POLÍTICA NACIONAL

Comissão de Viação aprova novas regras para apoio a caminhoneiros em portos

A Comissão de Viação e Transportes da Câmara dos Deputados aprovou projeto de lei que atribuiu às administrações portuárias a responsabilidade de identificar áreas ou estabelecimentos próximos aos portos que possam ser credenciados como pontos de parada e descanso de motoristas de caminhões de carga.

A proposta altera a Lei dos Portos.

O texto aprovado foi a versão (substitutivo) do relator, deputado Bruno Ganem (Pode-SP), para o PL 178/25, do deputado Gilson Daniel (Pode-ES).

Mudanças
Originalmente, o projeto tornava obrigatória a construção, nos portos e terminais de carga, de infraestrutura de apoio para trabalhadores e motoristas de caminhões de carga, incluindo banheiros, áreas de descanso e restaurantes.

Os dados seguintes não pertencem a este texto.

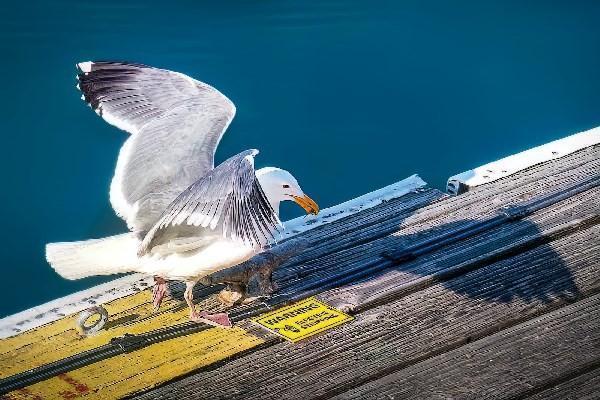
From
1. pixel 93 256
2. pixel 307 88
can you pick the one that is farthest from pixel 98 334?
pixel 307 88

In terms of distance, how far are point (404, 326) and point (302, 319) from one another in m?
0.34

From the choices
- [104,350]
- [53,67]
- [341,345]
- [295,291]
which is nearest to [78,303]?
[104,350]

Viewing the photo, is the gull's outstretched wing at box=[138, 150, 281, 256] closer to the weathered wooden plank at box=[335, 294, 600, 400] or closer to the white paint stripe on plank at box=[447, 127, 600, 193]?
the weathered wooden plank at box=[335, 294, 600, 400]

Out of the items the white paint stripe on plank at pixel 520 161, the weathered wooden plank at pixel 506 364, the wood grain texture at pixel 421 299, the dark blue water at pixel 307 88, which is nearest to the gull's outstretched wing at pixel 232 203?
the wood grain texture at pixel 421 299

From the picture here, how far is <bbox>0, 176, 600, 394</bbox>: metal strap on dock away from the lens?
307 centimetres

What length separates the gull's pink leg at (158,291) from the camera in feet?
11.9

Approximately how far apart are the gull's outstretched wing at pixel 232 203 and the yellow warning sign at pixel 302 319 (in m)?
0.26

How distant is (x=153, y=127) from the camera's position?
409 cm

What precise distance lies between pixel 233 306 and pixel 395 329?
638mm

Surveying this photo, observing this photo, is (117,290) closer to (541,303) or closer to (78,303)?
(78,303)

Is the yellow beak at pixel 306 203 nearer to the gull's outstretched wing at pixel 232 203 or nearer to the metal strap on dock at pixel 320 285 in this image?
the metal strap on dock at pixel 320 285

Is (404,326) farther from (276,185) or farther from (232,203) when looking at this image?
(276,185)

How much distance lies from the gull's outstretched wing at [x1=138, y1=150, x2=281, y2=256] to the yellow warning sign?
0.84ft

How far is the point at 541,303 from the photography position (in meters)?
3.28
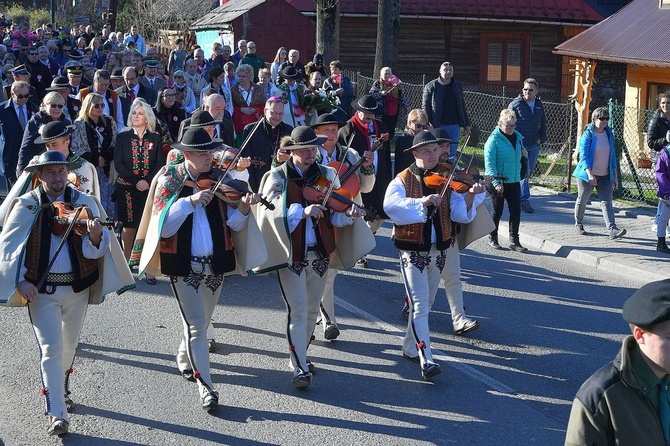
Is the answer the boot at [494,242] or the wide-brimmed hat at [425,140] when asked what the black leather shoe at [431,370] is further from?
the boot at [494,242]

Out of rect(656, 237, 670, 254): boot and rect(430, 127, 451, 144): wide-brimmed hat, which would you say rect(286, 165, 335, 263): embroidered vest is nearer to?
rect(430, 127, 451, 144): wide-brimmed hat

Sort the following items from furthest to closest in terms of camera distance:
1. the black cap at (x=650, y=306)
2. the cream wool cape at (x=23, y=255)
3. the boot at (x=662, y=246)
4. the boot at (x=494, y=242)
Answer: the boot at (x=494, y=242) → the boot at (x=662, y=246) → the cream wool cape at (x=23, y=255) → the black cap at (x=650, y=306)

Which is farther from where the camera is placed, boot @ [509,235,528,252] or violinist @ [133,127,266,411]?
boot @ [509,235,528,252]

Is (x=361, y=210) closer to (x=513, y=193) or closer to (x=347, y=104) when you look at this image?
(x=513, y=193)

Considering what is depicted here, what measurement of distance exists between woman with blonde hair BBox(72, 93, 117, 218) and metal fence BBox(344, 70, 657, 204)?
8.62 meters

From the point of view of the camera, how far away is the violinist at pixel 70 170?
6945 millimetres

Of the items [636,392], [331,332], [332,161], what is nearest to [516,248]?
[332,161]

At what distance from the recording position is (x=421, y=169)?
7938 mm

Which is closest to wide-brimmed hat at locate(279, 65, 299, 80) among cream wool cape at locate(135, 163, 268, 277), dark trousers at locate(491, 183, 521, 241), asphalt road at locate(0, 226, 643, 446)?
dark trousers at locate(491, 183, 521, 241)

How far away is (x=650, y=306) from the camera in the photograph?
11.7 ft

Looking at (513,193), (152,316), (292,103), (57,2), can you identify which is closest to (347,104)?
(292,103)

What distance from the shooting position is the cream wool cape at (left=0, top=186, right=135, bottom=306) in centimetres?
637

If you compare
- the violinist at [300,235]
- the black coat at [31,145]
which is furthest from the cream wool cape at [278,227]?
the black coat at [31,145]

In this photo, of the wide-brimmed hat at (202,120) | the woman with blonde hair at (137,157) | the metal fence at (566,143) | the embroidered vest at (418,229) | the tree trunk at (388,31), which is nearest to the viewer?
the embroidered vest at (418,229)
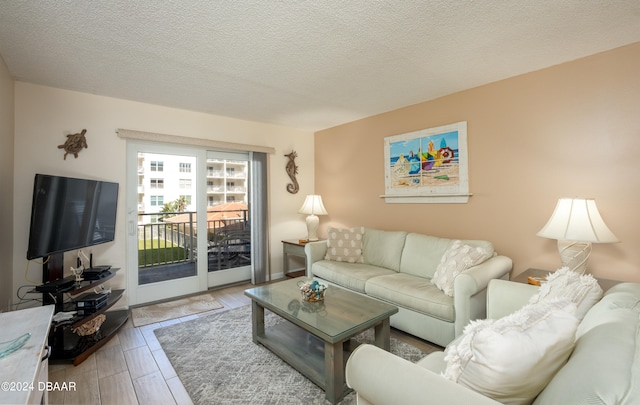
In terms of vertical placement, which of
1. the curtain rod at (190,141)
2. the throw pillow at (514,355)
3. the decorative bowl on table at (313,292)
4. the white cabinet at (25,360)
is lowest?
the decorative bowl on table at (313,292)

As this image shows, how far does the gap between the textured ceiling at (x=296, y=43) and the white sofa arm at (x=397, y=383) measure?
186 cm

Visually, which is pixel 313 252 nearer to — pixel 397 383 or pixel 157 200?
pixel 157 200

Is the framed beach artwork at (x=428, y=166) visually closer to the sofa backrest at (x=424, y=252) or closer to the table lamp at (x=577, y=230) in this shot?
the sofa backrest at (x=424, y=252)

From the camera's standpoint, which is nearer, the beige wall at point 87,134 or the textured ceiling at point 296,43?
the textured ceiling at point 296,43

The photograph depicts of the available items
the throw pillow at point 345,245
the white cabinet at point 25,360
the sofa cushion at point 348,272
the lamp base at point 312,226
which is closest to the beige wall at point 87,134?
the lamp base at point 312,226

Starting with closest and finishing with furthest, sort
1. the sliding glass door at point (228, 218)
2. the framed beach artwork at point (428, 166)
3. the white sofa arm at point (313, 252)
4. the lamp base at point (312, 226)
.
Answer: the framed beach artwork at point (428, 166) → the white sofa arm at point (313, 252) → the sliding glass door at point (228, 218) → the lamp base at point (312, 226)

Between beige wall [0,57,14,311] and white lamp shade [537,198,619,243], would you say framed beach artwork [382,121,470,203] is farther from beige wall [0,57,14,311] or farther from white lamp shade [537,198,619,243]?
beige wall [0,57,14,311]

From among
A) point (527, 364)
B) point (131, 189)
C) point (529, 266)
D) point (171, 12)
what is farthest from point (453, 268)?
point (131, 189)

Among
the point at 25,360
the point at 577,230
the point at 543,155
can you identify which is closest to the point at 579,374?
the point at 577,230

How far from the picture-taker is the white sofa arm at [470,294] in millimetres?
2178

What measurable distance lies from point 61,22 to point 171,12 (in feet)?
2.50

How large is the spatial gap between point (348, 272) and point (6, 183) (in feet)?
10.6

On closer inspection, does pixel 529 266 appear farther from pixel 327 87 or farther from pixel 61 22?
pixel 61 22

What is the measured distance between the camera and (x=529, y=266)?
2.67m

O relator alterou o projeto para torná-lo mais viável econômica e juridicamente. Segundo ele, boa parte dos portos não comportam a instalação de estacionamentos para veículos de grande porte, instalações sanitárias em quantidade adequada, áreas de descanso e serviços de alimentação.

Impacto financeiro
Outra preocupação de Bruno Ganem foi quanto ao impacto financeiro da medida. “A obrigatoriedade, na forma proposta, comprometeria a estabilidade regulatória e a segurança jurídica dos contratos vigentes, ao impor encargos não previstos originalmente”, afirmou.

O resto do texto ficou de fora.